2. A submersible rescue net as recited in claim 1 wherein one of said base ring and said rail ring is of sufficiently greater diameter than the other so that one may nestle inside the other for storage.

3. A submersible rescue net as recited in claim 2 wherein said plurality of shroud lines further couple said rail ring to said base ring.

4. A submersible rescue net as recited in claim 3 wherein said hoist means includes a hoist ring adapted to removably attach to a hook of a helicopter winch assembly.

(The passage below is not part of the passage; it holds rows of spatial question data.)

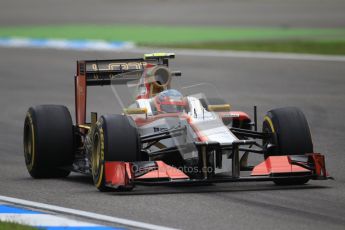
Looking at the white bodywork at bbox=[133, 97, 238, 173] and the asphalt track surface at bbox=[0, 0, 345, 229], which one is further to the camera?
the white bodywork at bbox=[133, 97, 238, 173]

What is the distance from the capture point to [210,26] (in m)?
38.7

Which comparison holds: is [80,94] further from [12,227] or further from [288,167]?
[12,227]

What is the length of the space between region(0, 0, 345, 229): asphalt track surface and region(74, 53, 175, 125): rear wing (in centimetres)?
86

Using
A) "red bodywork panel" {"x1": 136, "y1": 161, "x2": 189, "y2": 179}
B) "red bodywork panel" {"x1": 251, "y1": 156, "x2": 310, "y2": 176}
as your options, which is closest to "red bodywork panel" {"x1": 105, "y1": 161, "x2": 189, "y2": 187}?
"red bodywork panel" {"x1": 136, "y1": 161, "x2": 189, "y2": 179}

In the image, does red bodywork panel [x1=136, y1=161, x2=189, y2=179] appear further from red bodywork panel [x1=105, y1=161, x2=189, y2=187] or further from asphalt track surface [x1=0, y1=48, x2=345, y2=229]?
asphalt track surface [x1=0, y1=48, x2=345, y2=229]

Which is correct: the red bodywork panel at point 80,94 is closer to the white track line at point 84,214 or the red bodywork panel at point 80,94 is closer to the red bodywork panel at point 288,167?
the white track line at point 84,214

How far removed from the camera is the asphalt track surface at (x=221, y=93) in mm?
9836

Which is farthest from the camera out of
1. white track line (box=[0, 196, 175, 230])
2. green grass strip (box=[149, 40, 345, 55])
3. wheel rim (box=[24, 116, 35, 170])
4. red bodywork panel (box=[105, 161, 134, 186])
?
green grass strip (box=[149, 40, 345, 55])

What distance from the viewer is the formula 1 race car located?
10891 millimetres

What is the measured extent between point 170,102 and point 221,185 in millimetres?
1047

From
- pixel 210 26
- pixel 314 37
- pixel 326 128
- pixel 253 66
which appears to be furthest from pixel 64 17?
pixel 326 128

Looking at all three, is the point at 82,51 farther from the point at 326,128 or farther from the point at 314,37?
the point at 326,128

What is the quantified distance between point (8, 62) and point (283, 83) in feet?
27.6

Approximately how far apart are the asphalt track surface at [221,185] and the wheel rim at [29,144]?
0.73ft
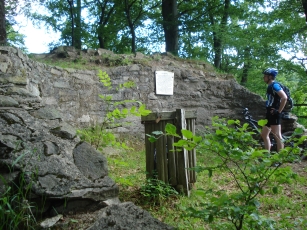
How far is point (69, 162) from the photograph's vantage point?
2545 mm


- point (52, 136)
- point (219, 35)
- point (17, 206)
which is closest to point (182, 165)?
point (52, 136)

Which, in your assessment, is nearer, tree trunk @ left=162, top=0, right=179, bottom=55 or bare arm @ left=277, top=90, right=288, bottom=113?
bare arm @ left=277, top=90, right=288, bottom=113

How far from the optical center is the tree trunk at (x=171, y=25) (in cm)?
1148

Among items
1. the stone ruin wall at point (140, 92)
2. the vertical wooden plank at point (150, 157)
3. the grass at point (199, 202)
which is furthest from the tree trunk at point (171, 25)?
the vertical wooden plank at point (150, 157)

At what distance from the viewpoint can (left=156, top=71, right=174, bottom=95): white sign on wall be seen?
24.5ft

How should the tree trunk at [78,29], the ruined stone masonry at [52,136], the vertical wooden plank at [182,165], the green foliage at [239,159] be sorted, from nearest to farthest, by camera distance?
1. the green foliage at [239,159]
2. the ruined stone masonry at [52,136]
3. the vertical wooden plank at [182,165]
4. the tree trunk at [78,29]

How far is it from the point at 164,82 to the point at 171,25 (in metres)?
4.74

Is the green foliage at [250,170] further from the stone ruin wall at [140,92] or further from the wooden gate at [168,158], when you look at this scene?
the stone ruin wall at [140,92]

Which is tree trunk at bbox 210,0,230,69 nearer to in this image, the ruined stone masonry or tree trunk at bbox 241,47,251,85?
tree trunk at bbox 241,47,251,85

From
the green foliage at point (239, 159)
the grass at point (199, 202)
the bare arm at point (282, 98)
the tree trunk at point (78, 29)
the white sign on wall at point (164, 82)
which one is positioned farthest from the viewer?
the tree trunk at point (78, 29)

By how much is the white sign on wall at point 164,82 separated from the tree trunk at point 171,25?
13.7ft

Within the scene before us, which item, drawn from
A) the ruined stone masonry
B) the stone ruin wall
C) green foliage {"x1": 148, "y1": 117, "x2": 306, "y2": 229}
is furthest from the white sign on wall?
green foliage {"x1": 148, "y1": 117, "x2": 306, "y2": 229}

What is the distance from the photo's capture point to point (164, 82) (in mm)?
7535

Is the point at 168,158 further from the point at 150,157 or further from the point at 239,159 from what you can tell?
the point at 239,159
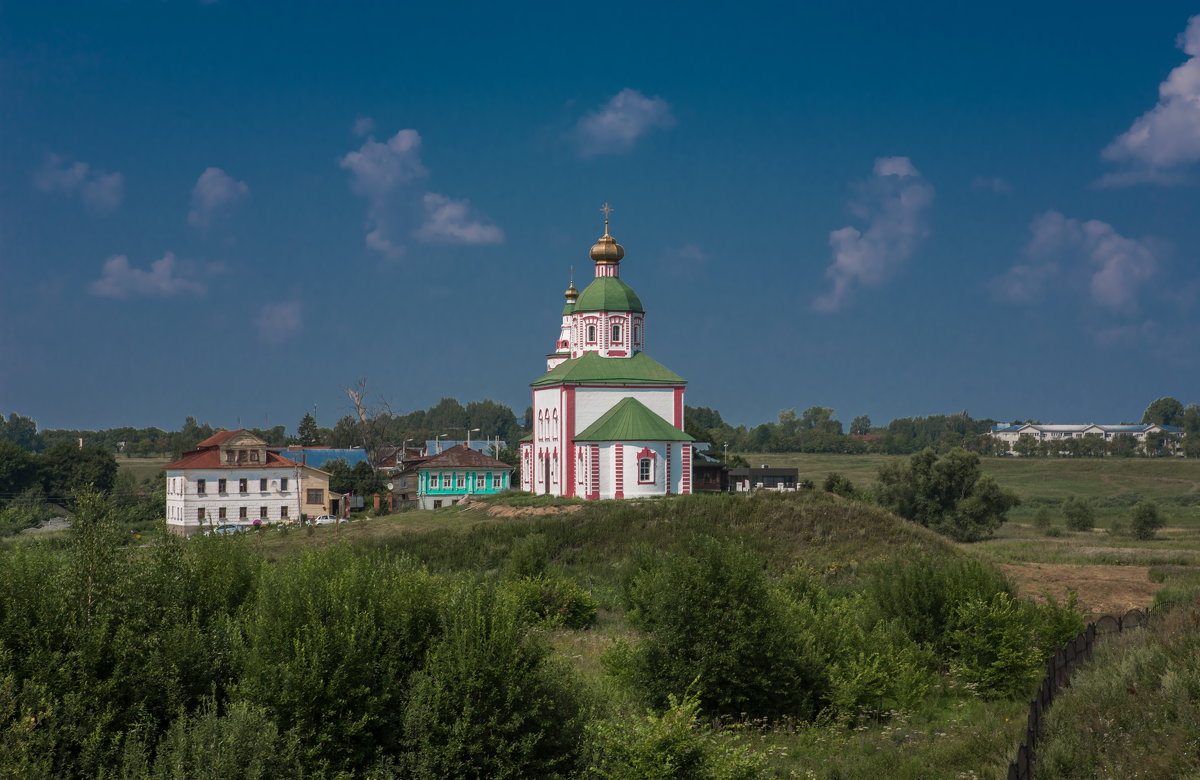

5. A submersible rescue net as recited in claim 4 wherein each of said said base ring and said rail ring include a pair of semi-circular tubular members, and means for removably coupling said semi-circular tubular members together.

6. A submersible rescue net as recited in claim 1 further comprising ballast means inserted within at least one of said base ring and said rail ring.

7. A submersible rescue net comprising:

a tubular base ring assembly provided with a plurality of apertures that allow a fluid to ingress and egress its interior; said base ring assembly including a pair of semi-circular base ring portions removably attached together at their ends by a pair of base ring couplers; wherein each of said pair of base ring couplers includes a base ring attachment member having a first end section attached within an end of a first base ring portion, and means for removably attaching a second end section of said base ring attachment member within an end of a second base ring portion;

a tubular rail ring assembly provided with a plurality of apertures that allow a fluid to ingress and egress its interior; wherein one of said base ring assembly and said rail ring assembly is of sufficiently greater diameter than the other so that one may nestle inside the other for storage; said rail ring assembly including a pair of semi-circular rail ring portion removably attached together at their ends by a pair of rail ring couplers; wherein each of said pair of rail ring couplers includes a rail ring attachment member having a first end section attached within an end of a first rail ring member, and means for removably attaching a second end section of said attachment member within an end of a second rail ring assembly portion;

netting means extending across said base ring assembly and between said base ring assembly and said rail ring assembly, whereby said netting forms sidewalls and a base when said rail ring assembly is vertically separated from said base ring assembly, and whereby the top of said rail ring assembly is uncovered;

a hoist means including a hoist ring adapted to removably attach to a hook of a helicopter winch assembly; and

a plurality of shroud lines coupling said rail ring assembly to said hoist means and said base ring assembly.

8. A submersible rescue net as recited in claim 7 wherein said hoist means further includes a spreader member attached to said shroud lines between said hoist ring and said rail ring assembly.

9. A submersible rescue net as recited in claim 8 wherein said spreader member is ring shaped.

10. A submersible rescue net as recited in claim 8 wherein said spreader member is cross shaped, and wherein said hoist ring is attached to the central juncture of the spreader member.

11. A submersible rescue net as recited in claim 8 further comprising ballast means inserted within at least one of said base ring assembly and said rail ring assembly.